_Work required:_
Go to the line that contains "As observed in" and extract it along with every line after it, exactly, through the end of the data below.

(Records from a dataset)
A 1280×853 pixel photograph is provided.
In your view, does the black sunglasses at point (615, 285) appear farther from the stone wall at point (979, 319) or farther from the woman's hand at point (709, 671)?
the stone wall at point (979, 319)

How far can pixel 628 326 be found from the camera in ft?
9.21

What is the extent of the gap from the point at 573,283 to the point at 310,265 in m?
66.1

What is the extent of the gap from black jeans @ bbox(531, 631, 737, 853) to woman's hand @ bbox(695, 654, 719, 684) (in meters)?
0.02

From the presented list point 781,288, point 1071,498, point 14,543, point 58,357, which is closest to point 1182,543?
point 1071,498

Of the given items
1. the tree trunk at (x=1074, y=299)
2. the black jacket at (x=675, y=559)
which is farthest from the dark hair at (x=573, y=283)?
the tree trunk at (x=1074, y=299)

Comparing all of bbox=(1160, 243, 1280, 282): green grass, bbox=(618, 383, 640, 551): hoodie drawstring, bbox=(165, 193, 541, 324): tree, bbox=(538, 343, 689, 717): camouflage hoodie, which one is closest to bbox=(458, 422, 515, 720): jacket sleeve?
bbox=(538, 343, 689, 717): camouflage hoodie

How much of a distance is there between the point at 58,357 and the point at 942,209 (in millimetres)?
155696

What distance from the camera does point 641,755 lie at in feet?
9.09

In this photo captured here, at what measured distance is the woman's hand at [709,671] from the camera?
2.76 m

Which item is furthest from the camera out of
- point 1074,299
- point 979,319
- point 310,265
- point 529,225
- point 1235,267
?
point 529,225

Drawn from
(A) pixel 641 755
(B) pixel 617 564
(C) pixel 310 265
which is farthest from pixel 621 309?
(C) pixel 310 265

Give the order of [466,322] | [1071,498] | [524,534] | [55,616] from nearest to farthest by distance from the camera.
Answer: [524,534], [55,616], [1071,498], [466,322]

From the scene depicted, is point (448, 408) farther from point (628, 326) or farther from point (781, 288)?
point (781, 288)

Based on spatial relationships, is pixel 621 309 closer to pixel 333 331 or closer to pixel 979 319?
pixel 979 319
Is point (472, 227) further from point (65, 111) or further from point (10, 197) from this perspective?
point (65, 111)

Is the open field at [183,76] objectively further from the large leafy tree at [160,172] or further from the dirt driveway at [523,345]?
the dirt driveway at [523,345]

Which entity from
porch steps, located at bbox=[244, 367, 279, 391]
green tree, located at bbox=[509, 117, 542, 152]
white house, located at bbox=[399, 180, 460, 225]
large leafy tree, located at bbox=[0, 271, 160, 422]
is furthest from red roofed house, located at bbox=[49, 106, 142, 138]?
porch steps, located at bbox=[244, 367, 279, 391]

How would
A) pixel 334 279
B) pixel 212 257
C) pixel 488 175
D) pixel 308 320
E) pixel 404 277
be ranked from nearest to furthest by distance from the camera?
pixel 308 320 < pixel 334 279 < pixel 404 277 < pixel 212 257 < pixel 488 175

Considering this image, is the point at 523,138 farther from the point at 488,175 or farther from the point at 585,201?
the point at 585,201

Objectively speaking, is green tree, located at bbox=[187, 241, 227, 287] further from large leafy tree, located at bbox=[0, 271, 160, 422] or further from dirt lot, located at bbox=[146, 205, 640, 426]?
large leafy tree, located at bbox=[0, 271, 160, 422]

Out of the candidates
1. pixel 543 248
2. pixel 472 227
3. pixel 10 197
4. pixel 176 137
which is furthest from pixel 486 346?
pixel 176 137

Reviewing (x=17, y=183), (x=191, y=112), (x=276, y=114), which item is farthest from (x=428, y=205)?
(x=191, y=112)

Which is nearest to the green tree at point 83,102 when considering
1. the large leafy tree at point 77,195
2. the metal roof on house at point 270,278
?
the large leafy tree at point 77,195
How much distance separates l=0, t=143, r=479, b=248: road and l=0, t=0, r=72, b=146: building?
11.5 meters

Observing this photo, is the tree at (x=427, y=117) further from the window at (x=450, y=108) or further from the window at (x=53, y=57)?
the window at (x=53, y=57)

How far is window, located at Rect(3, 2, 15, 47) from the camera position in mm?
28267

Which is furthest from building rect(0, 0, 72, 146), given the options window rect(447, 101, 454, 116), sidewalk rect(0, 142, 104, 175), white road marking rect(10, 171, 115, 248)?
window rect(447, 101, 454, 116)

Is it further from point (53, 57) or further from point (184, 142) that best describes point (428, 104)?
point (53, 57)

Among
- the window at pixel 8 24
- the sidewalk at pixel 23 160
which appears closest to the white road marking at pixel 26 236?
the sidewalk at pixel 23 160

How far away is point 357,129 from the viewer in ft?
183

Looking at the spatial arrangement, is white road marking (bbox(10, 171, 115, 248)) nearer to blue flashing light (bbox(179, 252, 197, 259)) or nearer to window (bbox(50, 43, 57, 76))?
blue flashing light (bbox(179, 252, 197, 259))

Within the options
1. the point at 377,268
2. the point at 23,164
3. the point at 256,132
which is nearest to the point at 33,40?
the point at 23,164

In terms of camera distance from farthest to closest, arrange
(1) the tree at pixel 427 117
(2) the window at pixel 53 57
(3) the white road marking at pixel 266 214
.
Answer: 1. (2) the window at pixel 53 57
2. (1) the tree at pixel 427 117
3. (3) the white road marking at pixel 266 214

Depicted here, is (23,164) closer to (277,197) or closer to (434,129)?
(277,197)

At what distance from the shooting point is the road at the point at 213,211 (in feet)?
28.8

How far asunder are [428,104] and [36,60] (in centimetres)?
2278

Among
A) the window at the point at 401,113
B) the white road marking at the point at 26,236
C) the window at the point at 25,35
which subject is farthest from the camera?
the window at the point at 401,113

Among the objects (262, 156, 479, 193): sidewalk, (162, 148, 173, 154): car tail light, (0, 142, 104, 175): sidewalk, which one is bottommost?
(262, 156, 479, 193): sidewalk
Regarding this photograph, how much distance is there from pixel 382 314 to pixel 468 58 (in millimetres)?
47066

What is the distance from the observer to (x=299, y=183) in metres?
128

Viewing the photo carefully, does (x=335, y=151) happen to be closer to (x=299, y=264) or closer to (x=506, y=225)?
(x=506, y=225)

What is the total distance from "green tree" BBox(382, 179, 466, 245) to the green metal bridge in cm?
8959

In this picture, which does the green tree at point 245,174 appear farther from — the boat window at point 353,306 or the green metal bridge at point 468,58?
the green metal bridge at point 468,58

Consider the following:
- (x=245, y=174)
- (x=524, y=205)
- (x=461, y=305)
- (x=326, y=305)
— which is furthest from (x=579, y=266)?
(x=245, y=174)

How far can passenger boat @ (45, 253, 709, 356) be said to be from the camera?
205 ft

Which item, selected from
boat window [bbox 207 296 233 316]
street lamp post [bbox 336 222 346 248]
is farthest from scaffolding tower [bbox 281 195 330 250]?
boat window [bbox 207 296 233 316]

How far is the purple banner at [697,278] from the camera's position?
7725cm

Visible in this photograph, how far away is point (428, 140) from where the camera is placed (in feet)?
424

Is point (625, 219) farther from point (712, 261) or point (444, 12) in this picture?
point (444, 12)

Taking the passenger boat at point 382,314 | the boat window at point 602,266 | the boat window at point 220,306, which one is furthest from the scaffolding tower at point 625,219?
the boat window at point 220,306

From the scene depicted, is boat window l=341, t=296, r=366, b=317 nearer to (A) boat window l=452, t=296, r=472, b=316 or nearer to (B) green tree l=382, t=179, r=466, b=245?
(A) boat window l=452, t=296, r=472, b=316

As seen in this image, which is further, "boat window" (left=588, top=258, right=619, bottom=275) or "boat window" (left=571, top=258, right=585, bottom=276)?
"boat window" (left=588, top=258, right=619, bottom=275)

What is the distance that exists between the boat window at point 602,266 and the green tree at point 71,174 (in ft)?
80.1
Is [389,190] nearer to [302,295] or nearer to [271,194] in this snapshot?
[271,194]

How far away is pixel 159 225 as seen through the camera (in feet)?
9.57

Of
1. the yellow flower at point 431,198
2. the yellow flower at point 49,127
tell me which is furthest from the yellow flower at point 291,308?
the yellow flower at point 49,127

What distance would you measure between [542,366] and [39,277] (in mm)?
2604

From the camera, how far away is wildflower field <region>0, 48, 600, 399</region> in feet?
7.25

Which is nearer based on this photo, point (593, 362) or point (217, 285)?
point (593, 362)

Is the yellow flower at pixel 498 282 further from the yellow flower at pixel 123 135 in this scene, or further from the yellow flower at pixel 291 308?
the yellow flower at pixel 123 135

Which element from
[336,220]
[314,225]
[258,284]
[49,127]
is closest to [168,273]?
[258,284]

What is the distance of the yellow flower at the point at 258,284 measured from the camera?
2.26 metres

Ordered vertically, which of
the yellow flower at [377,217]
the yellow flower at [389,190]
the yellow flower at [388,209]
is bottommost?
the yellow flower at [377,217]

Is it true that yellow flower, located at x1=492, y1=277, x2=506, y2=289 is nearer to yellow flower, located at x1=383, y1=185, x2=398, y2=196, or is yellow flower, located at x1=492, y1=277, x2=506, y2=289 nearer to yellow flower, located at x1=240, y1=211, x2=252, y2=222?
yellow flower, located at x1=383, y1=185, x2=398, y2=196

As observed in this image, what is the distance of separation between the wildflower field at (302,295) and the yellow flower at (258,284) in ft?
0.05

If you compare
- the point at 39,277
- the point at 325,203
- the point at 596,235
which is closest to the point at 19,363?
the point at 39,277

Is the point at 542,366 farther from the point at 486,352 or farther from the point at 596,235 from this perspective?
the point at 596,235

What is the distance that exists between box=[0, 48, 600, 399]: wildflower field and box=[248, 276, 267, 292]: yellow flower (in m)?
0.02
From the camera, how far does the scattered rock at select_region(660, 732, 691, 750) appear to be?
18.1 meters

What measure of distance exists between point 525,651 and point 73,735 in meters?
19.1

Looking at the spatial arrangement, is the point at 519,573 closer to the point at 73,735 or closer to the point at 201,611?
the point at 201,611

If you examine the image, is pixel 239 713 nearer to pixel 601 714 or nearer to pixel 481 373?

_Full answer:_
As observed in this image, what is the distance of separation between the wildflower field at (302,295) and the yellow flower at (258,284) in ft?
0.05

If you compare
- the point at 39,277
- the point at 325,203
- the point at 596,235
which is closest to the point at 19,363?
the point at 39,277

Is the point at 542,366 farther from the point at 486,352 or farther from the point at 596,235 from this perspective?
the point at 596,235

What is the distance that exists between box=[0, 48, 600, 399]: wildflower field and box=[248, 276, 267, 292]: yellow flower (in m)?
0.02
From the camera, how far does the scattered rock at select_region(660, 732, 691, 750) appear to be?
18.1 meters

What measure of distance exists between point 525,651 and point 73,735 in meters?
19.1

Looking at the spatial arrangement, is the point at 519,573 closer to the point at 73,735 or closer to the point at 201,611?
the point at 201,611

If you examine the image, is pixel 239 713 nearer to pixel 601 714 or nearer to pixel 481 373?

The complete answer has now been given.